INSULAR POSSESSIONS.

The Spanish War, in 1898, brought to the United States new outlying territory, over 150,000 square miles, in three locations, the relationship as regards government varying in the three cases, namely Porto Rico, the Sandwich Islands, and the Philippine Islands, besides several smaller islands in the Pacific Ocean.

While the latter are only temporarily under control or tutelage of the United States, and are expected sooner or later to attain complete self government, Hawaii was annexed as a Territory in the same sense as all other Territories, the inhabitants having become citizens of the United States, while Porto Rico is a dependency with partial self-government, but its inhabitants do not enjoy citizenship in the States.

All these islands are located in the tropics and hence the composition of the forest is of tropical species.

Commercially, the forests of Porto Rico and of Hawaii are relatively of little value, but their protective value is paramount, and a conservative policy is needed in order to preserve the water supply for agricultural use (sugar plantations in Hawaii) and to prevent erosion.

For Porto Rico, a beginning of forest policy was made by setting aside, in 1903, the Luquillo Forest Reservation, some 20,000 acres in the Eastern mountainous part of the island, which is under direct control of the United States government. The rest of public lands and forests was placed under the Department of the Interior of the island.

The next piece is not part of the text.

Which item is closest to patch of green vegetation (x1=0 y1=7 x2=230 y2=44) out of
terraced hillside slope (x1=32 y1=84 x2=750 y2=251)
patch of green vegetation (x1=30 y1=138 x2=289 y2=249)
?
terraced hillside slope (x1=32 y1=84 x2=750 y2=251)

In Hawaii, even before annexation, a movement on the part of the Sugar Planters Association was made in 1897, to induce the insular government to devise protective measures. The result was the appointment of a Committee who made a report in which the writer had a hand. But not until 1903 was a Board of Commissioners of Agriculture and Forestry established, a Superintendent of Forestry appointed, an organization of district foresters effected, and a number of forest reservations established. The principle of State forest was fully recognized by planning the gradual withdrawal of some 300,000 acres and by beginning the extension of forested area by plantations. In 1910, 23 reserves with an area of 575,000 acres had been made. Distribution of plant material and of advice to planters is also part of the policy. Annual Reports are issued which attest the good common sense in the administration.

In the Philippine Islands, a territory of 120,000 square miles, largely mountainous, not only the protective but the commercial value of the timberlands is considerable. The extent is variously estimated as covering between 40 and 50 million acres (50% of total area), much of it virgin, and 16 million acres of it commercially valuable. Of the seven hundred odd species of trees, mostly heavy woods, composing the forest, some 160 are marketable at home and in China; yet almost fifty per cent. of the home consumption is imported from the States, owing to absence or inaccessibility of softwoods, and high cost due to excessive expense of present logging methods.

When the United States took charge of the islands it was found that the Spaniards had since 1863 a forestry service, manned by Spanish foresters, and in the lower ranks by Filipinos. To be sure, the activities of this forestry bureau went hardly beyond the collection of dues for timber licenses, which yielded little more than the cost of the service, although on paper excellent instructions were found elaborated.